授業用資料のつもりで、福沢諭吉『学問のすすめ』第1編(明治5年)と第3編の一部の超要約をやってみました。
超要約・福沢諭吉『学問すすめ』第一編(明治五年・1873)
1 「天は人の上に人を造らず、人の下に人を造らず」といわれるように、人間に生まれながらの差別はありません。
2 それなのに、どうして富める・貧しい、賢い・愚か、等の差ができるのでしょうか。それはひとえに学問のあるなしによるのです。
3 学問と言っても、和歌を詠んだり、漢文(中国語)に浸かったりしても、物の役には立ちません。
4 やるべきなのは実学です。(読み書きそろばんから始まり、実権実証の学すなわち、地理学、物理学、歴史学、経済学、修身学など)
5 つまり、東洋古来の学問ではなく、西洋の学問を翻訳で学べば、家業に役に立ち、一身一家の独立もかないます。

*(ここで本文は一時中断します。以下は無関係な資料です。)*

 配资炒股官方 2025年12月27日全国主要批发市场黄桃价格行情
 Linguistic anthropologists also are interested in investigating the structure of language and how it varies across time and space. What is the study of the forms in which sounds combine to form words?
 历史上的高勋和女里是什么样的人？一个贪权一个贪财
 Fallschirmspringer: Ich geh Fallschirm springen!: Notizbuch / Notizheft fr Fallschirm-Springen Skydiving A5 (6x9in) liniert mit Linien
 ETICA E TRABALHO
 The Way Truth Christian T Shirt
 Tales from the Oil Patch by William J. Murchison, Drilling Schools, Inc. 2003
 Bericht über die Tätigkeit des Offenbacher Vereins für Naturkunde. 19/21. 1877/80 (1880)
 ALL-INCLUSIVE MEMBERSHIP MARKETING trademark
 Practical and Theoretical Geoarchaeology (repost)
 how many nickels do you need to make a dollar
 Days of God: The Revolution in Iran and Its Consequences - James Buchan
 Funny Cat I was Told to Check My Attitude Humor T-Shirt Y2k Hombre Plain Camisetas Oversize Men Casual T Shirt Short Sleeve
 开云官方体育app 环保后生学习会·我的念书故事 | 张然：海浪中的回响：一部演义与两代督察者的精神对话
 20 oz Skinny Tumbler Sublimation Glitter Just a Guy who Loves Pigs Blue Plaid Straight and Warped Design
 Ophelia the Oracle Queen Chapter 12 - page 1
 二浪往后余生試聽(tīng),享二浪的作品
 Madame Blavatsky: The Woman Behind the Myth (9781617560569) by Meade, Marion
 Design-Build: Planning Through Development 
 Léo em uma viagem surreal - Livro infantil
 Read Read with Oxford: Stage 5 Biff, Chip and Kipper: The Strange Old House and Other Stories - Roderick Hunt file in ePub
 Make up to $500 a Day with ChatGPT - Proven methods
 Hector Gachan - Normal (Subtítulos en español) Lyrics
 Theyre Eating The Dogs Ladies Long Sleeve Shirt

6 学問をするには、自由独立の人権を知り、他人に迷惑をかけない範囲でこれを行使できなければなりません。
7 自由・独立は一個人に大切であるだけでなく、わが日本国家にとっても大切です。
「もし先方に道理があればたといアフリカの土人にさえ頭を下げるべきだし、自国の正義を守るためならば強大な英米の戦艦も恐れるべきではない。万一国家が恥辱をこうむるような非常時には、日本国中の人民が一人残らず命を捨てても名誉を全うしてこそ、一国の自由と独立が損するというべきである」
8 しかし、シナ人のように自国にうぬぼれて外人とみれば獣のように軽蔑していては、あのようにかえってひどい目ににあわされてしまいます。
9 明治以来のわが国の偉いところは、対外的には国際法をもって外国と交際し、国内で四民平等として人民の権利を認め、生まれながらの特権などは無くしたところです。
10 旧幕府時代のような、政府の横暴と人民の卑屈によって不合理な因習に支配されていた日本はもう終わりました。
11 政府に不満があれば堂々と主張し、場合によっては国のために政府と争うのが国民の本分となったのです。
12 わが国の独立と個人の自由を妨げるものと戦うためには、何と言っても学問を修め、知識を豊かにし、人格を磨き、道理をわきまえなければなりません。
13 無知文盲であることは、国家社会の害悪なのです。
14 人民がみな学問に志し、文明の方向に進むならば、政府の法率もより寛大なものとなり、わが国はよりいっそう立派な国となります。
15 政治の自由を愛し、祖国の富強を望み、外国の軽蔑を恐れるのは、国民共通の感情である。この感情に基づいてまず自己の品行を正しくし、熱心に学問に志し、知恵や人格を身につけるべきなのです。国民は政府の政治が進めやすくし、政府は国民に不当な圧迫を加えぬよう、互いの本分をつくし、共に相携えて日本の平和を維持していくことが重要です。「今私が読者諸君に勧める学問も、もっぱらこれを主眼としているのである」
超要約・福沢諭吉『学問すすめ』第三編から
「一身独立して一国独立すること」(明治六年)
世界の国々はみな対等(同権)であるべきだが、その国民に独立の精神がなければ、その国家も独立の権利を守ることはできない。
その事情を詳しく言えば、次の三つの場合がある。
第一に、しっかりとした独立の精神のない国民は、祖国を愛する気持ちも強くない。
第二に、国内において、自己の身分に独立の誇りを自覚し得ない人間は、外国人に接する場合も、独立の権利を張ることはできない。
第三に、独立の精神のない者は、他人の力を利用して、悪事(国を裏切ること)を働くことがある。
したがって、日本に生まれて愛国心のある者ならば、まず一身の独立を図り、父は子に、兄は弟に、教師は生徒に独立を教え、国民こぞって独立して国を守らねばならぬ。